Through theoretical analysis and a large number of experimental studies, it is concluded that the space occupied by the heat sink is certain, there is a maximum natural convection heat dissipation, corresponding to the optimal fin structure (fin density), and the maximum heat dissipation is proportional to the flow area of ​​the heat sink (the cross-sectional area of ​​the air flowing through). In the sunflower-type heat sink, the fins extend around the central heat-conducting column, and the LED core is concentrated on the end surface of the central heat-conducting column. The distance from the LED core (heat source) to the root of the fin is short, so the thermal resistance is low. The area occupied by the heat-conducting column and the LED core is small, so the flow area is large. Therefore, the sunflower heat sink is the best structure for LED heat dissipation. Increasing the height of the space occupied by the heat sink can help increase the maximum heat dissipation, but it is not a proportional relationship. The higher the height, the less the benefit. Therefore, the heat sink structure should be optimized to find the optimal fin density. This article points out that the optimal structure can only be found through experimental research and analysis.

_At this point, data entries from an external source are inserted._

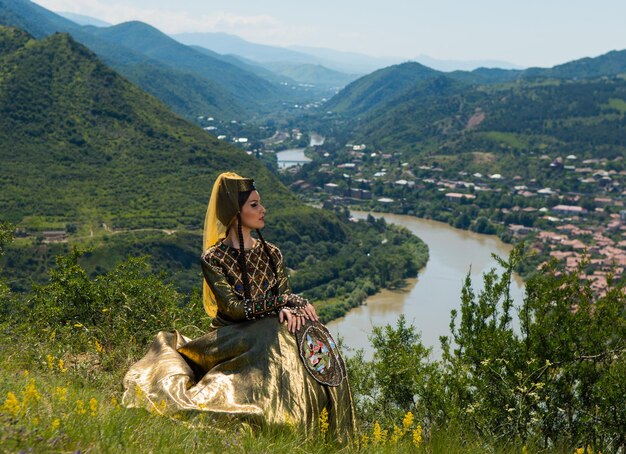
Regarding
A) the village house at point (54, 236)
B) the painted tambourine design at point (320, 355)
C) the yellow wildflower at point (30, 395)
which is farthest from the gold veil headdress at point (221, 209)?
A: the village house at point (54, 236)

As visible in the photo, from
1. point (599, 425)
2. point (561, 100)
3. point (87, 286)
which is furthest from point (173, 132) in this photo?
point (561, 100)

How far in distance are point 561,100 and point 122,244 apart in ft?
304

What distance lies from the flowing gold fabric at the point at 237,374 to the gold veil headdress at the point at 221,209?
13 cm

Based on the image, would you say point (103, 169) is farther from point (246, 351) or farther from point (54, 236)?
point (246, 351)

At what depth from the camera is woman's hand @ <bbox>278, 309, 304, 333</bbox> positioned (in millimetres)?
3873

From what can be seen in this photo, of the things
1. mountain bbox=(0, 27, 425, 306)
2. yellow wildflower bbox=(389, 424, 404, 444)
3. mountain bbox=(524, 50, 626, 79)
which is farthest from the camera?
mountain bbox=(524, 50, 626, 79)

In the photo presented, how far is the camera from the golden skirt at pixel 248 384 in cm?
358

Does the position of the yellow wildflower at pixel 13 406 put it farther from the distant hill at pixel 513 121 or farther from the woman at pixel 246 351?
the distant hill at pixel 513 121

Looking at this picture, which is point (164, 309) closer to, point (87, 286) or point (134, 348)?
point (87, 286)

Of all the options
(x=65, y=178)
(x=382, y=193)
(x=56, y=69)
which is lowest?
→ (x=382, y=193)

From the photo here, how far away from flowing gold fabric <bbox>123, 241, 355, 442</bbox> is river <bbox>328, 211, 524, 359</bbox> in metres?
18.8

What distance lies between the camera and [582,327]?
4730mm

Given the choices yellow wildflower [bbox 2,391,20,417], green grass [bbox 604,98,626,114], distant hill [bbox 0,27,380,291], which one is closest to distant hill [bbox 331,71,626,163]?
green grass [bbox 604,98,626,114]

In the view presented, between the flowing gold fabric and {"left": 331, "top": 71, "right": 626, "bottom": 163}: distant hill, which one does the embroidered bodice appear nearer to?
the flowing gold fabric
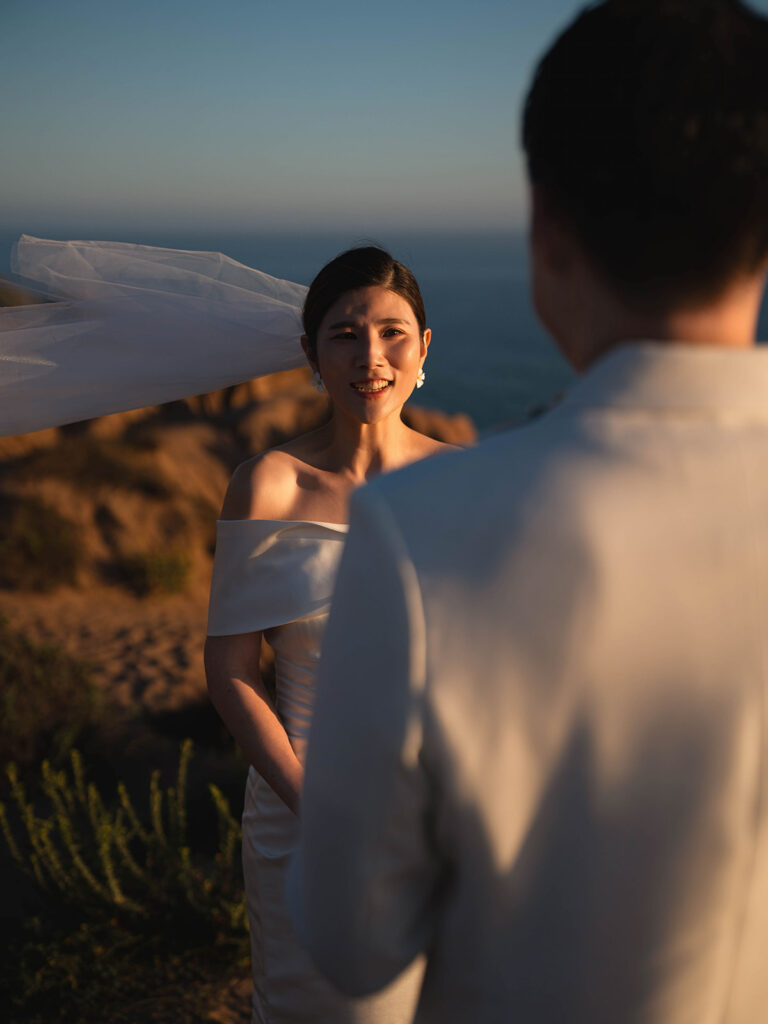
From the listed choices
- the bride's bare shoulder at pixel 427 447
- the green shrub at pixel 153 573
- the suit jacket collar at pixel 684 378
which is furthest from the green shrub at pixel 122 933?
the green shrub at pixel 153 573

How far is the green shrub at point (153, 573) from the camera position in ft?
30.4

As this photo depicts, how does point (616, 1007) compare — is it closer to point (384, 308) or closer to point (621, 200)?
point (621, 200)

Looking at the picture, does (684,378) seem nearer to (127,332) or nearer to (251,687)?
(251,687)

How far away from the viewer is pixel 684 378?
790 mm

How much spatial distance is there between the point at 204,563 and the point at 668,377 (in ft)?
31.0

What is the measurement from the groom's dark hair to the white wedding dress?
1.60 m

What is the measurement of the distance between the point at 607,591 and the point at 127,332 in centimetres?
205

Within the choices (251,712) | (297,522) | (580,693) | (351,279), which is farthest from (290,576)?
(580,693)

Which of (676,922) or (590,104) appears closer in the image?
(590,104)

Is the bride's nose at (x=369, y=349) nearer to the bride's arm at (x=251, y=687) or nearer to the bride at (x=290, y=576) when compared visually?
the bride at (x=290, y=576)

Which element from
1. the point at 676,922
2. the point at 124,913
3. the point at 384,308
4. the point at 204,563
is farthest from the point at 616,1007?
the point at 204,563

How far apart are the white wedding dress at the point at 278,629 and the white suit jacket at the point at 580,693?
1.38 m

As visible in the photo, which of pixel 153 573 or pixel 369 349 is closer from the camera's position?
pixel 369 349

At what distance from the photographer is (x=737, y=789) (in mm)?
808
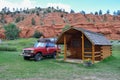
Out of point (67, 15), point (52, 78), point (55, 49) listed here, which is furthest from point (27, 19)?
point (52, 78)

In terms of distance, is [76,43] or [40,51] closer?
[40,51]

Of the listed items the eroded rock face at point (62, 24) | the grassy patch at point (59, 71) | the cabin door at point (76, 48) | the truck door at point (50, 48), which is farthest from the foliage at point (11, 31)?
the grassy patch at point (59, 71)

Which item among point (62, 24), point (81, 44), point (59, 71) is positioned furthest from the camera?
point (62, 24)

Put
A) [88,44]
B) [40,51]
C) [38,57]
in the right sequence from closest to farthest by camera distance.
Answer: [38,57] < [40,51] < [88,44]

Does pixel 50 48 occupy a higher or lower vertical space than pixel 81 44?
lower

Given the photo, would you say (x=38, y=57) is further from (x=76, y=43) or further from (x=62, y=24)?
(x=62, y=24)

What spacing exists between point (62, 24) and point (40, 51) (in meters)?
74.1

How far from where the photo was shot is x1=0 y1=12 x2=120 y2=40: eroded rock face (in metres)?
87.8

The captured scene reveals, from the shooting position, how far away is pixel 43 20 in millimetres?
111875

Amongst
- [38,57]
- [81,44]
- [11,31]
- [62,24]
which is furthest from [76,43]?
[62,24]

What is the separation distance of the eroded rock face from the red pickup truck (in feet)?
198

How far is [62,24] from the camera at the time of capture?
96.4 m

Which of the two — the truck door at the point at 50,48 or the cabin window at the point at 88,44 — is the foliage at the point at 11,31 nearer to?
the truck door at the point at 50,48

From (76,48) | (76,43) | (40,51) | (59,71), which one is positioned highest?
(76,43)
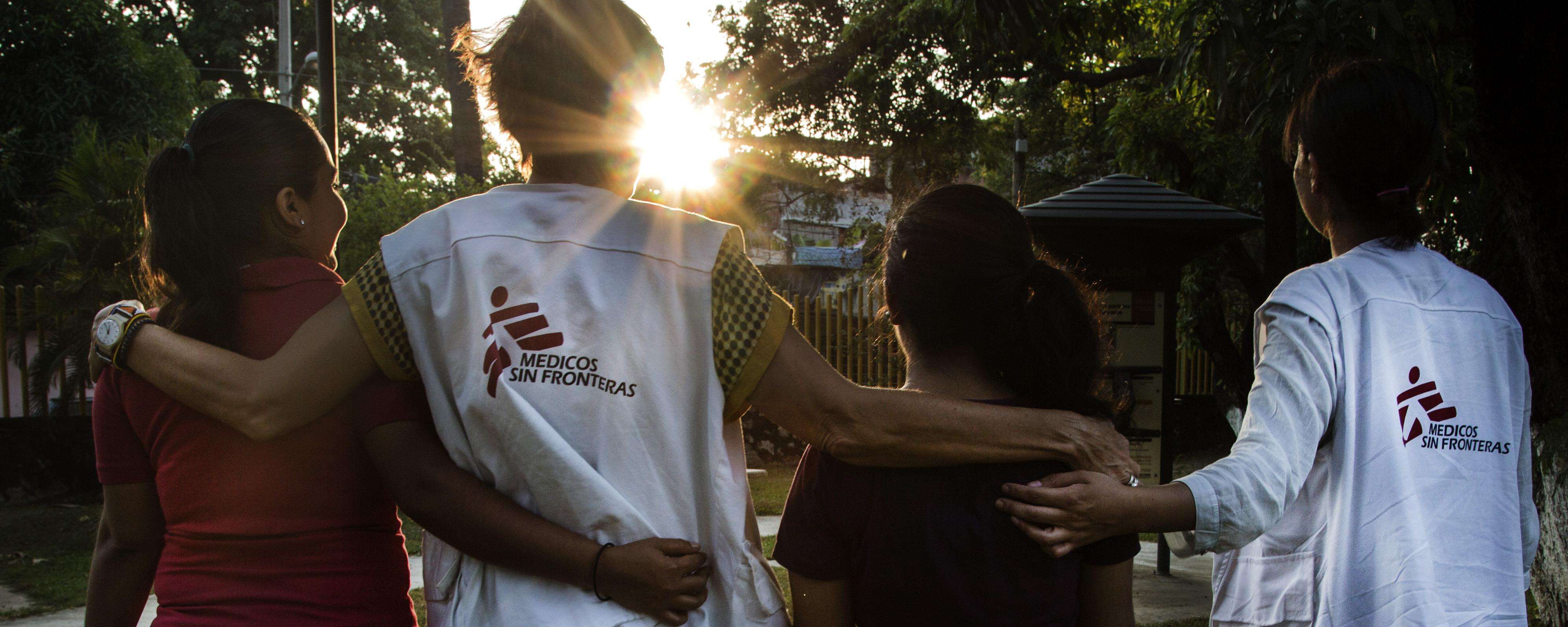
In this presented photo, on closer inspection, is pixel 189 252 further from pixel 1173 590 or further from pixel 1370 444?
pixel 1173 590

A convection hood is set above the heat sink, as shown in Figures 5 and 6. The chimney suction principle is used to increase the flow of air through the heat sink, thereby enhancing the heat dissipation. The lampshade can be used as a convection hood. The suction intensity of the convection hood is proportional to the effective volume inside the convection hood, and the external size is proportional to the height of the convection hood.

When the convection cover is set upright, the suction effect of the convection cover is most effective, the heat sink adopts a sunflower style, and the LED core can only face upward or downward, as shown in Figures 5 and 6. The LED lamp shown in Figures 7 and 8 solves the problem of flat light. The convection cover is made of transparent material. At this time, the convection cover is the lampshade, the LED core faces upward, and a reflector is arranged inside the convection cover. The upward light emitted from the LED core is reflected by the reflector into flat light.

The heat dissipation of a single sunflower heat sink is limited, and the power (i.e., illuminance) of a corresponding single LED wick is also limited. For high-power lighting lamps such as street lamps, several sunflower heat sinks are combined into one. Each sunflower heat sink has an LED wick, which can be combined into lighting lamps with a variety of illuminances (powers) according to needs.

FIG. 9 shows a street lamp, wherein the heat sink is 10 equal hexagonal sunflower-shaped heat sinks assembled in a honeycomb structure.

After a lot of experimental analysis and research, it is concluded that the height of the convection cover is 120mm (suitable for street lamps and downlights), the heat sink structure is optimized and the best structure is adopted. When the temperature difference between the heat conducting core and the ambient temperature is 30℃, the aluminum used for heat dissipation per watt is less than 4 grams, which is a significant improvement compared with the aluminum used for more than 100 grams per watt of current products. It can be said that the cost of LED heat dissipation should no longer be considered, and LED heat dissipation will no longer be a problem.